--- Comando 1 ---
Reescreva o trecho do texto sobre FIV que começa com as palavras que contêm "Acima de 40" e termina com "para o parceiro.", trocando "ultrassonografias" por "ecografias".
--- Comando 2 ---
Segundo o texto sobre FIV, quanto Tereza diz ter gasto com todo o tratamento?
======== Texto fornecido ========
Alto custo e um diagnóstico impeditivo


Tereza Villela Xavier, 45, atriz de formação e gestora de patrimônio, enfrentou duas tentativas frustradas de FIV. Após uma gravidez perdida em 2019 com seu parceiro na época, em 2021 ela decidiu explorar a FIV para ter um filho de forma independente. “Procurei a clínica indicada por uma amiga, tinha o dinheiro para investir e uma esperança na mão. Comecei a fazer todos os exames, e os indícios é que eu estava saudável e nenhum impeditivo para engravidar”, conta. 

A primeira estimulação ovariana, seguida da fertilização, não deu certo, mas o médico a persuadiu a fazer a segunda tentativa, “o tempo todo ele dizia acreditar que era possível, eu o adorava”. Mesmo assim, paralelamente, Tereza também resolveu fazer novos exames e acabou descobrindo algumas mutações genéticas que poderiam dificultar a gestação ou causar problemas sérios no caso dela engravidar.

“As mulheres são empurradas para um mercado que lucra com suas esperanças e medos”

“Levei o laudo ao médico e ele disse que não havia comprovação técnica e científica de que pudesse, de fato, afetar a gestação”, lembra. “Mas, depois de muita medicação, um processo super doloroso emocionalmente e financeiramente, não aconteceu.” Tereza pensou em processar o médico, mas estava muito frustrada pra continuar: “Gastei uns 80 mil reais com todo o tratamento, mesmo ele sabendo que eu não poderia ter filhos”. 

Será que você precisa mesmo de FIV?


Presidente da Sociedade Brasileira de Reprodução Humana (SBRH), a médica Paula Navarro destaca que antes de procurar um tratamento para engravidar, a mulher deveria, primeiro, verificar como interromper o método contraceptivo e começar com ações que beneficiem o ciclo, como tomar ácido fólico, ter uma alimentação mais saudável e parar de beber. 

Segundo a médica, a idade da mulher também pode influenciar na tentativa de engravidar e por isso é bom saber quando procurar um especialista:

Abaixo de 35 anos: se estiver tentando e não conseguir, procure diretamente um médico

Entre 35 e 39 anos: após 6 meses de tentativa, faça exames com parceiros e também busque um profissional

Acima de 40 anos: faça análises hormonais, ultrassonografias para avaliar o útero e os ovários, exames de sangue para verificar a contagem de folículos, exames genéticos para detectar possíveis anomalias cromossômicas e exames de avaliação do esperma para o parceiro.
======== Trechos de dados ========
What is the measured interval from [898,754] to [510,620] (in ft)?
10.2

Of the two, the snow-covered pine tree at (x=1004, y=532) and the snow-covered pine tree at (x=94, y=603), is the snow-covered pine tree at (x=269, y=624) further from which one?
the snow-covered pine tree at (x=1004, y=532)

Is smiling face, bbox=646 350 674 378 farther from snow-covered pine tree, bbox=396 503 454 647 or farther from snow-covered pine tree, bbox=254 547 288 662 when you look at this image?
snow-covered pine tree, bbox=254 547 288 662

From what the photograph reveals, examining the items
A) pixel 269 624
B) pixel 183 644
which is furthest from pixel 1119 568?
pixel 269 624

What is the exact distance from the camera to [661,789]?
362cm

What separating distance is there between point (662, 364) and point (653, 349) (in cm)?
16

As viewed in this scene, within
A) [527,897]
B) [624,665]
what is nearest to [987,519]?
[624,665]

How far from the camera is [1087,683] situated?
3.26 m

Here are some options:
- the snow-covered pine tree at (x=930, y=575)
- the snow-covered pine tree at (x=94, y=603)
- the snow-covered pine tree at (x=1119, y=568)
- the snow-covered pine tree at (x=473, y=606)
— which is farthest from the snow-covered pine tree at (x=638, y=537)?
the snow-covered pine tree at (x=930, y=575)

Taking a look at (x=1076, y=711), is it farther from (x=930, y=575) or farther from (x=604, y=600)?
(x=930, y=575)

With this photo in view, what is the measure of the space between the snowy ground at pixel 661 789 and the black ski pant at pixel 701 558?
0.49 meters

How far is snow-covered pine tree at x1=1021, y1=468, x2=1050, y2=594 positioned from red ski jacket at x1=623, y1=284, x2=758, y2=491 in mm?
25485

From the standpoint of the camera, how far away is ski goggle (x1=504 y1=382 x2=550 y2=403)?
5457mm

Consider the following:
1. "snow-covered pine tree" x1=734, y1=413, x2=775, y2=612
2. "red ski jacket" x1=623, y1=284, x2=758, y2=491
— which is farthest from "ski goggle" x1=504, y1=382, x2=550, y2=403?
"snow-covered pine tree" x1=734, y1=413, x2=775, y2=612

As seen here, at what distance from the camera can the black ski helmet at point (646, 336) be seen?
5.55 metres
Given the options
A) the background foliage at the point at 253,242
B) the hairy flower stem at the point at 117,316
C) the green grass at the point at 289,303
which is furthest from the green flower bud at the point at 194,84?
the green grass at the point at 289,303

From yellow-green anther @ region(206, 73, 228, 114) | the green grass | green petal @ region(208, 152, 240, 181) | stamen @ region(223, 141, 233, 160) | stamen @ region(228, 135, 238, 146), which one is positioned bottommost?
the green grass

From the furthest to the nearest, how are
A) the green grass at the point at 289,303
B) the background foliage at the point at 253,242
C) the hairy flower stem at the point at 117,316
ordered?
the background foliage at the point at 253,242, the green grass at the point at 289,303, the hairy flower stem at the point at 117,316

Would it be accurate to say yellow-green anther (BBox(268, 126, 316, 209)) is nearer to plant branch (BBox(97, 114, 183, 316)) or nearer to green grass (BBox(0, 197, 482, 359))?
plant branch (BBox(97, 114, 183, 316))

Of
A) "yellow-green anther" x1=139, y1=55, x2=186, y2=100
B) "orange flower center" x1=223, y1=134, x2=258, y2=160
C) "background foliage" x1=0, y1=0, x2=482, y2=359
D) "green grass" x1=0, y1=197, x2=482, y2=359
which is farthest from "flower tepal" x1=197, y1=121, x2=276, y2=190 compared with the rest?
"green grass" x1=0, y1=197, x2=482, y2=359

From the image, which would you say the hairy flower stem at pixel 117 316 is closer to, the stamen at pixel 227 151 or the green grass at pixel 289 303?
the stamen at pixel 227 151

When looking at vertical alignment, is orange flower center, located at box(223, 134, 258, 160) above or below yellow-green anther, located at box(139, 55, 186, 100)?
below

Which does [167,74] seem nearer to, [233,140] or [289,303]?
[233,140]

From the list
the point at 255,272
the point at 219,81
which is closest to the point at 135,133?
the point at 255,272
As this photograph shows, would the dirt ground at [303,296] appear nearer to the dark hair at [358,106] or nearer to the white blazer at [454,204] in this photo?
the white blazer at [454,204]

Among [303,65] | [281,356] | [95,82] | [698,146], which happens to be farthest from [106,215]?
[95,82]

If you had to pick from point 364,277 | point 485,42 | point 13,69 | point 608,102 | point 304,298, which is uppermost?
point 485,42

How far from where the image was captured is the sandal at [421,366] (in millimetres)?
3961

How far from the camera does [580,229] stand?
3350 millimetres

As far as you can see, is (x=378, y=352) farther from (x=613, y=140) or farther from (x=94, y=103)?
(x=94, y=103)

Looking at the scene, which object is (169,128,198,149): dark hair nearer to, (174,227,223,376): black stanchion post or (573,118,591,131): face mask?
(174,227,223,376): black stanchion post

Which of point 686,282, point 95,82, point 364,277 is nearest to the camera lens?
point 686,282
========
--- Resposta esperada 1 ---
Acima de 40 anos: faça análises hormonais, ecografias para avaliar o útero e os ovários, exames de sangue para verificar a contagem de folículos, exames genéticos para detectar possíveis anomalias cromossômicas e exames de avaliação do esperma para o parceiro.

--- Resposta esperada 2 ---
Cerca de 80 mil reais.